Взойду ли на небо, Ты там. сойду ли в преисподнюю, и там Ты.
Возьму ли крылья зари и переселюсь на край моря:
И там рука Твоя поведет меня, и удержит меня десница Твоя.
Скажу ли: «может быть, тьма скроет меня, и свет вокруг меня сделается ночью».
Но и тьма не затмит от Тебя, и ночь светла, как день: как тьма, так и свет.
И с каждым словом, с каждой фразой правды свет Бонни стал разрастаться, проясняя ее сознание и освежая душу. Когда она закончила петь, тьма отступила, точно раненая тень, и впервые она смогла что-то разглядеть вокруг, как будто ее собственное тело, наконец, осветило темный каменный чертог. Затем как будто кто-то шепнул ей на ухо: «Всякий, кто от истины, слушает гласа Моего».
Голос был ласковый, чистый и тихий, как голос доброго друга.
Но вдруг ей припомнился и вновь заскрежетал в голове точно отбойный молоток, голос убийцы: «Она ненавидит темноту».
Когда все стихло, Бонни задумалась. Она ненавидит темноту? Но это неправда. Мама любила выключать свет и рассказывать мне сказки в полной темноте.
Снова глянув в пролом, она увидела целый новый мир. На берегу реки копошилась масса каких-то призрачных фигур, едва различимых, но она все же сумела разглядеть в их чертах выражение печали, сожаления, раскаяния, боли от навсегда упущенных возможностей. И это люди? Похоже, каждое из этих привидений в этой богом забытой пропасти было душой, запертой в ловушке небытия.

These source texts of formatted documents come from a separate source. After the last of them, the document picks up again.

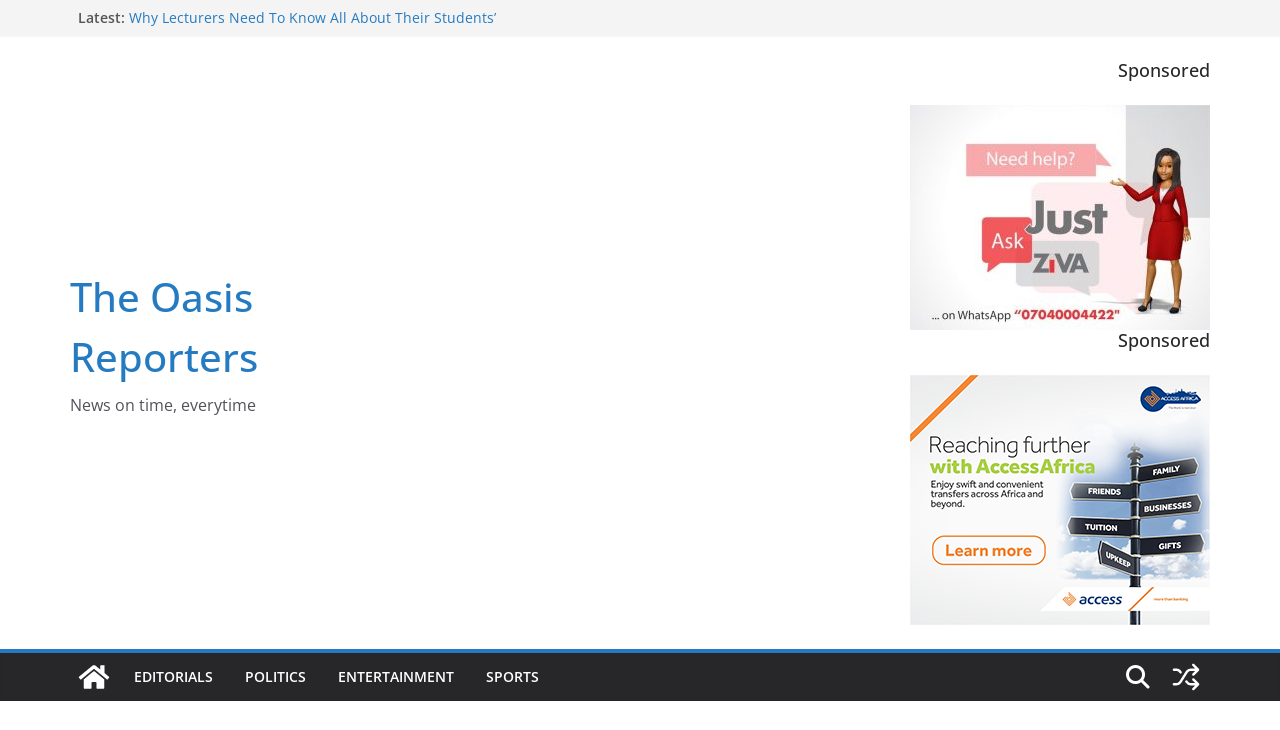

--- FILE ---
content_type: text/html; charset=utf-8
request_url: https://www.google.com/recaptcha/api2/aframe
body_size: 264
content:
<!DOCTYPE HTML><html><head><meta http-equiv="content-type" content="text/html; charset=UTF-8"></head><body><script nonce="nyl-jt47uuQximrSHp1cfw">/** Anti-fraud and anti-abuse applications only. See google.com/recaptcha */ try{var clients={'sodar':'https://pagead2.googlesyndication.com/pagead/sodar?'};window.addEventListener("message",function(a){try{if(a.source===window.parent){var b=JSON.parse(a.data);var c=clients[b['id']];if(c){var d=document.createElement('img');d.src=c+b['params']+'&rc='+(localStorage.getItem("rc::a")?sessionStorage.getItem("rc::b"):"");window.document.body.appendChild(d);sessionStorage.setItem("rc::e",parseInt(sessionStorage.getItem("rc::e")||0)+1);localStorage.setItem("rc::h",'1769071294669');}}}catch(b){}});window.parent.postMessage("_grecaptcha_ready", "*");}catch(b){}</script></body></html>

Бонни отскочила к дальней стене своей кристаллической тюрьмы. Так вот чего хотел убийца — чтобы она бросилась в этот ад. Но что же случилось с мамой? Неужели Девин ее одурачил? Неужели она среди этих несчастных страждущих душ?
Казалось, выхода нет совсем. Если даже Карен снова нырнет в кэндлстон, то, как сказала Эшли, она войдет вне фазы. Чтобы успешно рыскать в этой темнице, нужен был носитель драконьей крови. И Бонни знала, кто этот носитель.
Настало время молитвы. Свет правды придал ей новые силы, и она знала, что ее лучший друг нуждается в обретении таких же сил. Настала пора помолиться о Билли.
В красном свете
Машина мчалась вперед, Билли трясло и швыряло в холодном багажнике. Ему удалось перевернуться на бок, и он стал пальцами ощупывать стальные внутренности багажника, ища у себя за спиной что-нибудь острое, чтобы разрезать клейкую ленту, стягивающую запястья. Но с каждым движением пальцев лента лишь сильнее впивалась в руки. Он был очень зол и чувствовал в желудке закипающий гнев. Плюхнувшись на живот, он прижался щекой к грубому, воняющему бензином коврику.
О’кей, остыну пока. Не стоит в самом деле тут искрить. Не все так уж плохо. Я сжег себе всю глотку и мог бы захлебнуться кровью, но не захлебнулся, и это хорошо. Кляп разодрал мне рот и губы, но я его обслюнявил, и он, кажется, начинает скользить.